When asked what a newcomer should know about California, noted western writer Wallace Stegner answered with four words:
“Water. It’s about water.”
California's Water- A Common Bond
California’s farmers and consumers share a common bond when it comes to our water supply.
We are all bound by the limits of what nature provides, but by deliberately improving how we store, move, and manage our water, Californians can limit drought, minimize flooding, grow our economy, protect the environment, and prepare our state for future generations.
When it comes to water supply, farmers and consumers are on the same side of the table.
We All Share California's Water Supply
California's constitution holds our water in trust for all the people of the state, no matter where in the state you are.
The State issues permits to use water for a specific place and time. The same water may be recycled and a new permit issued for the same water several times. This sometimes confuses people into believing the State issues more permits than there is water.
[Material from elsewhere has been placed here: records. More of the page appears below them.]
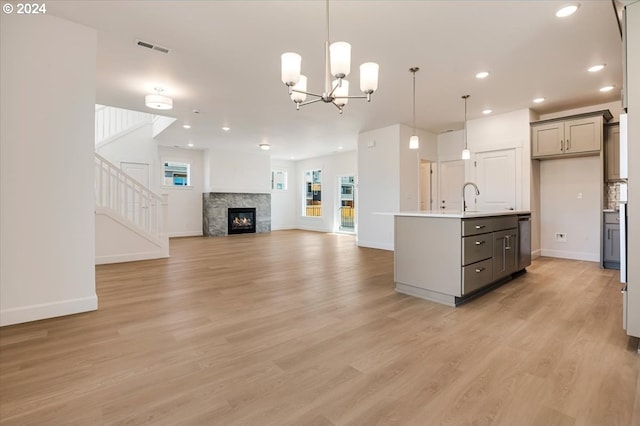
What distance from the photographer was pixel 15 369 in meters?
1.95

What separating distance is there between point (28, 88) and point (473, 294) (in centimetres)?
480

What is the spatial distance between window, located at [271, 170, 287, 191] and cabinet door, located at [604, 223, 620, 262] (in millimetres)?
9628

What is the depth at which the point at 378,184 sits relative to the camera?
7023mm

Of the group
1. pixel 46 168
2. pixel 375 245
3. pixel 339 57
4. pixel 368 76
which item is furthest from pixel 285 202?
pixel 339 57

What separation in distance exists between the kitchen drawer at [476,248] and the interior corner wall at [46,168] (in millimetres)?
3757

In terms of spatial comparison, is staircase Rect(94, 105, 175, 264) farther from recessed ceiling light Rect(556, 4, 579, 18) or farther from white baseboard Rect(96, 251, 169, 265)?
recessed ceiling light Rect(556, 4, 579, 18)

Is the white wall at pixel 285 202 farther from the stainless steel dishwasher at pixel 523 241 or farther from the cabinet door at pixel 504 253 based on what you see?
the cabinet door at pixel 504 253

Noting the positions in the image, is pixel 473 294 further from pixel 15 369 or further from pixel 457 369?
pixel 15 369

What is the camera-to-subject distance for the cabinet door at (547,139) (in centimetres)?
526

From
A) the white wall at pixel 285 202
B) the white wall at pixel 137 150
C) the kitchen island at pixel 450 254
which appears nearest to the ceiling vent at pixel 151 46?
the kitchen island at pixel 450 254

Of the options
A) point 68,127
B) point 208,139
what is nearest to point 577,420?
point 68,127

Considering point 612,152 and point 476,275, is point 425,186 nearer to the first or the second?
point 612,152

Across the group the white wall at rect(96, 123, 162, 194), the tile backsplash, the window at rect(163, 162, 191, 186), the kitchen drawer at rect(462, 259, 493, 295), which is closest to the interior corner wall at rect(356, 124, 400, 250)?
the kitchen drawer at rect(462, 259, 493, 295)

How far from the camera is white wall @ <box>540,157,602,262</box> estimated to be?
5.39m
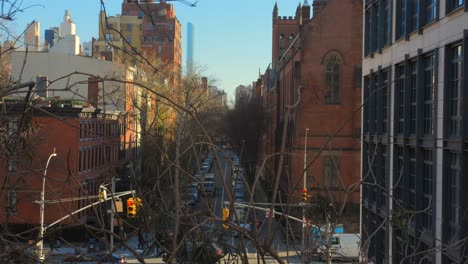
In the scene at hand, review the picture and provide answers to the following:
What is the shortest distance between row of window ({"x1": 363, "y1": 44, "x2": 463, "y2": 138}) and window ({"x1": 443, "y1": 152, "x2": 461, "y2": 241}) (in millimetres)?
790

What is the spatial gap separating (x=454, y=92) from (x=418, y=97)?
300 centimetres

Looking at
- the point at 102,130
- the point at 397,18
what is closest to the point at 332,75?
the point at 397,18

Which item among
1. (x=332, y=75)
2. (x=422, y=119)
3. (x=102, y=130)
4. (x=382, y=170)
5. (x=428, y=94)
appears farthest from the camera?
(x=332, y=75)

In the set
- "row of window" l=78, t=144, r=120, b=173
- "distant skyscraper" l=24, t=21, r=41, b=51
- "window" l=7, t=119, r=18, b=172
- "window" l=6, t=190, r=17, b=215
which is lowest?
"row of window" l=78, t=144, r=120, b=173

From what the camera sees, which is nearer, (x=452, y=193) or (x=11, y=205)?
(x=11, y=205)

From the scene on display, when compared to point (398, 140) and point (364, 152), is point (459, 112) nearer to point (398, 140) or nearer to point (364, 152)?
point (398, 140)

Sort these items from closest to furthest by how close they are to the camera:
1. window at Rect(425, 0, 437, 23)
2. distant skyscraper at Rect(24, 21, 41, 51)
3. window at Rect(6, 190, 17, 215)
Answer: window at Rect(6, 190, 17, 215)
distant skyscraper at Rect(24, 21, 41, 51)
window at Rect(425, 0, 437, 23)

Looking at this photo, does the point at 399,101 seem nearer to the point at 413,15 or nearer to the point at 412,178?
the point at 412,178

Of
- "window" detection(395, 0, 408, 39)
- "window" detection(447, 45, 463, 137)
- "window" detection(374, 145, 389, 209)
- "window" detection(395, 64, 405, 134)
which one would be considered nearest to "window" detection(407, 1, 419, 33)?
"window" detection(395, 0, 408, 39)

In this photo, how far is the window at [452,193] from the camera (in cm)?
1972

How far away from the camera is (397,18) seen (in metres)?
26.7

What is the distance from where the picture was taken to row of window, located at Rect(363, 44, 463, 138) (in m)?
20.2

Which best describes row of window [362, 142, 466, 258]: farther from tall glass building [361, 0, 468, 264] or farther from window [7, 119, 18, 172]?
window [7, 119, 18, 172]

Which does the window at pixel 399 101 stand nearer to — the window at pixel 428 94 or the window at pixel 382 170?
the window at pixel 382 170
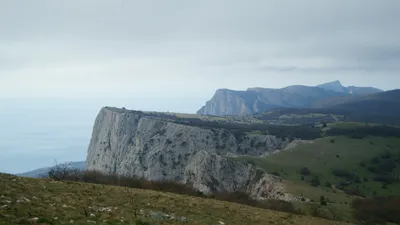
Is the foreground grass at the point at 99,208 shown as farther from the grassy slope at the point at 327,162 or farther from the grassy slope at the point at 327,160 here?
the grassy slope at the point at 327,160

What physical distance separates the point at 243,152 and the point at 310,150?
3620 centimetres

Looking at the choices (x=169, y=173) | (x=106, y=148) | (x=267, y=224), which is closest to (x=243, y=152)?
(x=169, y=173)

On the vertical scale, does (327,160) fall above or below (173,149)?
below

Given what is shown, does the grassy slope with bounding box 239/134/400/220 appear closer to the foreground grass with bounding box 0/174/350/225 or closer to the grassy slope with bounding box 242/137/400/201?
the grassy slope with bounding box 242/137/400/201

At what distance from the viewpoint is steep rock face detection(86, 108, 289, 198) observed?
401ft

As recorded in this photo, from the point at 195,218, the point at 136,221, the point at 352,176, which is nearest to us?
the point at 136,221

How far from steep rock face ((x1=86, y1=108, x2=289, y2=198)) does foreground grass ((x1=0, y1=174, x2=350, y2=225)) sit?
296ft

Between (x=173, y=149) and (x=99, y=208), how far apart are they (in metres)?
137

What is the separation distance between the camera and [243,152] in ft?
543

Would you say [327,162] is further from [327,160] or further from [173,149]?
[173,149]

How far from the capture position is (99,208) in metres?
A: 21.6

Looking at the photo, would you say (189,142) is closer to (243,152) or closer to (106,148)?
(243,152)

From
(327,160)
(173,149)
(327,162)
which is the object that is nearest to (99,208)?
(327,162)

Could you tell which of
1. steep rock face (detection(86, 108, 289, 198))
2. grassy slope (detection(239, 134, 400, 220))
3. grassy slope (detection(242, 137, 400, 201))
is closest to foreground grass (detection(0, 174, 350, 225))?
grassy slope (detection(239, 134, 400, 220))
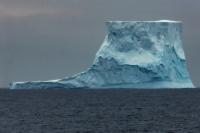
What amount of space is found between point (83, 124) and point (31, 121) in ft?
12.4

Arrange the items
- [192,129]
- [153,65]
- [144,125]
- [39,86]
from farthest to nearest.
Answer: [39,86] → [153,65] → [144,125] → [192,129]

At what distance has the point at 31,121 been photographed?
38312mm

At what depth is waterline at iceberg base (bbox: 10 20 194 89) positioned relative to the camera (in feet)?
236

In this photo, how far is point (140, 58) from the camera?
238ft

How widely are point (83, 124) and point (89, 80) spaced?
3766 cm

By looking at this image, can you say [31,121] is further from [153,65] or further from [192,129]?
[153,65]

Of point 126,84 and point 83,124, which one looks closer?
point 83,124

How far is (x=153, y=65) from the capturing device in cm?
7188

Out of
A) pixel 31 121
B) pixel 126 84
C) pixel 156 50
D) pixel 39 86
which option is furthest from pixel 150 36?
pixel 31 121

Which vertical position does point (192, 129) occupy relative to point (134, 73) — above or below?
above

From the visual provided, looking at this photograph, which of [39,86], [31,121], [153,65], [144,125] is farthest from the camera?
[39,86]

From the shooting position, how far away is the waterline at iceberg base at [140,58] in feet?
236

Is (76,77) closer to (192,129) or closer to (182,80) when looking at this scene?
(182,80)

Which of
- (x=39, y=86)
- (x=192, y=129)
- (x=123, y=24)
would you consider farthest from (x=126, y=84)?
(x=192, y=129)
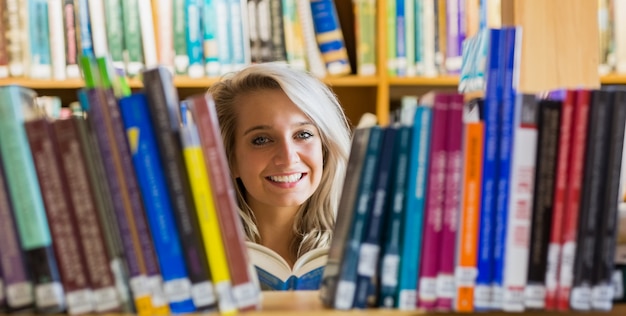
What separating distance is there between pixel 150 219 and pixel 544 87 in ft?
2.47

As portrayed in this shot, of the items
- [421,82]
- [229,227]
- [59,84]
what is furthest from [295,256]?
[229,227]

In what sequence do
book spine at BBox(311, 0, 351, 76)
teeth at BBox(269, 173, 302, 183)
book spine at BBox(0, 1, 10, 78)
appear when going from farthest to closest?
book spine at BBox(311, 0, 351, 76) → book spine at BBox(0, 1, 10, 78) → teeth at BBox(269, 173, 302, 183)

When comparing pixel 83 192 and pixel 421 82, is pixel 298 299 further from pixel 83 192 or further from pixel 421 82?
pixel 421 82

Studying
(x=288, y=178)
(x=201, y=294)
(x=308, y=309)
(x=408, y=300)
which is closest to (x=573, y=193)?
(x=408, y=300)

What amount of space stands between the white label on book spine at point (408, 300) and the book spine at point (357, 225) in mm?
58

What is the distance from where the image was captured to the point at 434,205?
2.83ft

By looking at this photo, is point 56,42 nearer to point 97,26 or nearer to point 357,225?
point 97,26

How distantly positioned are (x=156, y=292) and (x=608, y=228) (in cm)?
55

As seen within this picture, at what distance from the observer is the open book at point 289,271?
131cm

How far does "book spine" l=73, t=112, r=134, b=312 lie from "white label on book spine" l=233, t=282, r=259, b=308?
0.12m

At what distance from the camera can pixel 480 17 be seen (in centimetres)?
242

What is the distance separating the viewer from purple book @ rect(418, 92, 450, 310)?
86 centimetres

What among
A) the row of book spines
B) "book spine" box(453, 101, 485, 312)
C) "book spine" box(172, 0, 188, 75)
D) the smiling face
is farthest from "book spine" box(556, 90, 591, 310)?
"book spine" box(172, 0, 188, 75)

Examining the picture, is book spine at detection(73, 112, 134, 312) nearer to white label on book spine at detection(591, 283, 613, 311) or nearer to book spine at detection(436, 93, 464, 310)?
book spine at detection(436, 93, 464, 310)
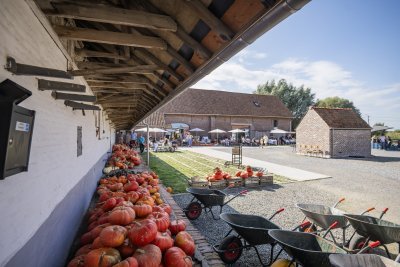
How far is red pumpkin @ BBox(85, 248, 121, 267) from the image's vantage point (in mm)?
2312

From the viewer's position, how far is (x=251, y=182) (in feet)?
31.9

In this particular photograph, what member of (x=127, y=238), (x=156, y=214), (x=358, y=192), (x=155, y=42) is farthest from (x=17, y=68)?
(x=358, y=192)

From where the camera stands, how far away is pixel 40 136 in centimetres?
275

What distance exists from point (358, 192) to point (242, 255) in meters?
7.11

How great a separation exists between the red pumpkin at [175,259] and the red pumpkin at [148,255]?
0.42 ft

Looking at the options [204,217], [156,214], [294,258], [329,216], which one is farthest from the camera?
[204,217]

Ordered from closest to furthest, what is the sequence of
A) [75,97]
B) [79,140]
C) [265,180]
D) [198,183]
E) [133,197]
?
[75,97], [133,197], [79,140], [198,183], [265,180]

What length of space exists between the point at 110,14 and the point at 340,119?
2535 cm

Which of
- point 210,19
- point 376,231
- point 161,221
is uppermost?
point 210,19

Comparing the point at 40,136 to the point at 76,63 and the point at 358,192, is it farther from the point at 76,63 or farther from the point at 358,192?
the point at 358,192

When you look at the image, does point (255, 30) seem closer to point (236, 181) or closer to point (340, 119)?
point (236, 181)

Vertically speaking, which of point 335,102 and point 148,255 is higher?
point 335,102

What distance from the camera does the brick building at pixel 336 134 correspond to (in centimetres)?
2189

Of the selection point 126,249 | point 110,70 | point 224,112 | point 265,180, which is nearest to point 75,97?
point 110,70
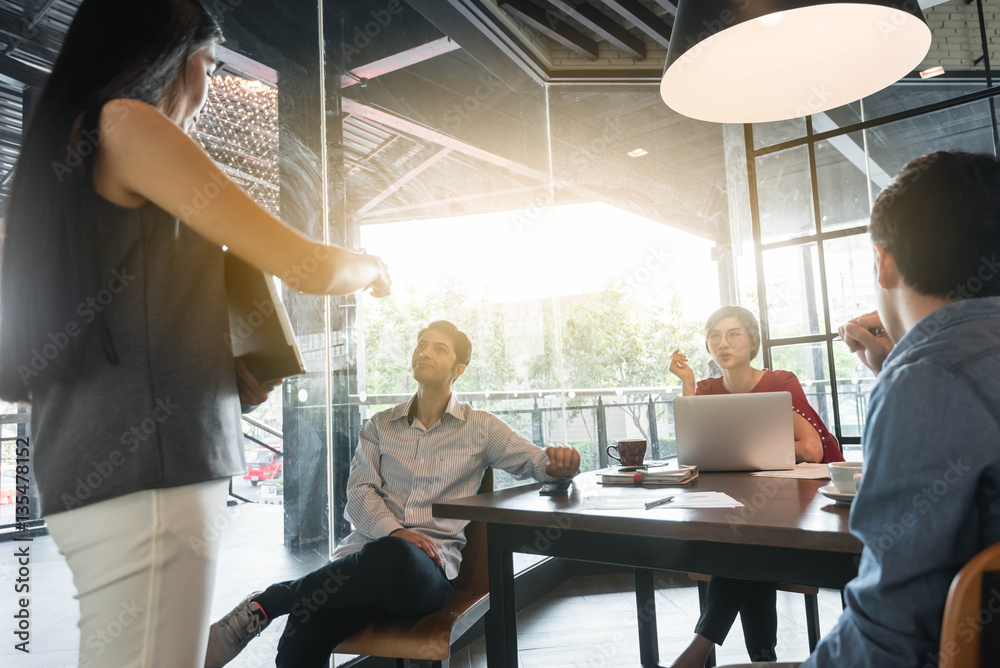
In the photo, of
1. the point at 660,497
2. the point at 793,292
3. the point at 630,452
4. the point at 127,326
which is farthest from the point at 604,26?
the point at 127,326

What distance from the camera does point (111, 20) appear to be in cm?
82

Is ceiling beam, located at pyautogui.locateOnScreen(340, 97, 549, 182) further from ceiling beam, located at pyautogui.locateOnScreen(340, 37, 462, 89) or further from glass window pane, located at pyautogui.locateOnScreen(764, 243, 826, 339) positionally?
glass window pane, located at pyautogui.locateOnScreen(764, 243, 826, 339)

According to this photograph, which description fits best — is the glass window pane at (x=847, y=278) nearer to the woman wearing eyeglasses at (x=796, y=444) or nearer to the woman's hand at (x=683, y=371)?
the woman wearing eyeglasses at (x=796, y=444)

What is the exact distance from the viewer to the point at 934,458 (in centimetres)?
67

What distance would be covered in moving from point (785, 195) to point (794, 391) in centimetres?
133

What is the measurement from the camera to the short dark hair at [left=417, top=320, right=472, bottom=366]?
2.43 metres

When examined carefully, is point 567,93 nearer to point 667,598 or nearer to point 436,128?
point 436,128

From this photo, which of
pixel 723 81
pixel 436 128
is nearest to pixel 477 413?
pixel 723 81

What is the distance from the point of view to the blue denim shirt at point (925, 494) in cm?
65

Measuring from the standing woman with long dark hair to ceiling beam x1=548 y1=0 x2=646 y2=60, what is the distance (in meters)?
3.13

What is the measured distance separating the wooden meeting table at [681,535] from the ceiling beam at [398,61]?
193 centimetres

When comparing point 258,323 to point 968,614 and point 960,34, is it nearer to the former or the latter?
point 968,614

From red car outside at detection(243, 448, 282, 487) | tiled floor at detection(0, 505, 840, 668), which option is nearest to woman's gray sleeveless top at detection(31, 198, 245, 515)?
tiled floor at detection(0, 505, 840, 668)

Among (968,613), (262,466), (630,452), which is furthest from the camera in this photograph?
(262,466)
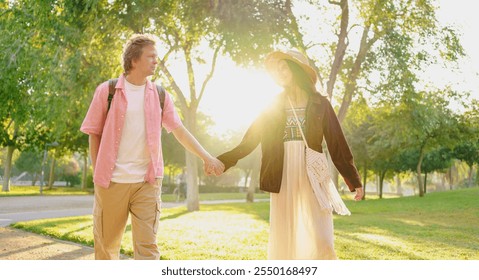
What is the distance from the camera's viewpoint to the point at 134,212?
446 centimetres

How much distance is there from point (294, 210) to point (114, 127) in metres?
1.67

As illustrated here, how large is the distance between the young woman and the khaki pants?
1.01 meters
California moves water from places of abundance to places of scarcity, and stores water from periods of plenty to periods of shortage using networks of reservoirs, pumps and canals. Much of this complex water infrastructure is more than 50 years old.
Learn more about the water infrastructure we rely on.
Californians Need Reliable Water
Consumers depend on clean, reliable supplies of water for domestic needs including cooking, cleaning, drinking and bathing.
Farmers use water to grow the crops that feed and clothe us. Our farmers grow more than 400 food, fiber and nursery crops, 14 of which are grown exclusively in California.
It is the same water supply reliability that consumers depend on that helps farmers grow the wide variety of foods we find at the grocery store, when supplies are interrupted by our broken water system, we are all at risk.
California's Water Infrastructure
California's network of reservoirs, canals, and pumping stations form the backbone of our water supply system.
Much of California’s water supply system was designed and built more than 50 years ago. Over the years California’s population has grown and the system that was designed to provide water to 20 million people simply can’t keep up with a population that is almost double that today.
In order to meet our future needs California must invest in additional conservation and recycling as well as new supplies that can be stored in reservoirs or groundwater aquifers and moved efficiently to parts of the state where they are needed.Learn more about California's water infrastructure.
Responsible Water Use
The state constitution reminds us that we share a responsibility to put water to beneficial uses. Growing food and fiber, providing jobs, protecting our communities- these are all recognized beneficial uses.
State law also requires that California's farms and cities plan carefully and manage water efficiently.
California's water suppliers measure and monitor water distribution carefully in order to maximize efficiency, eliminate waste, and protect our shared resources.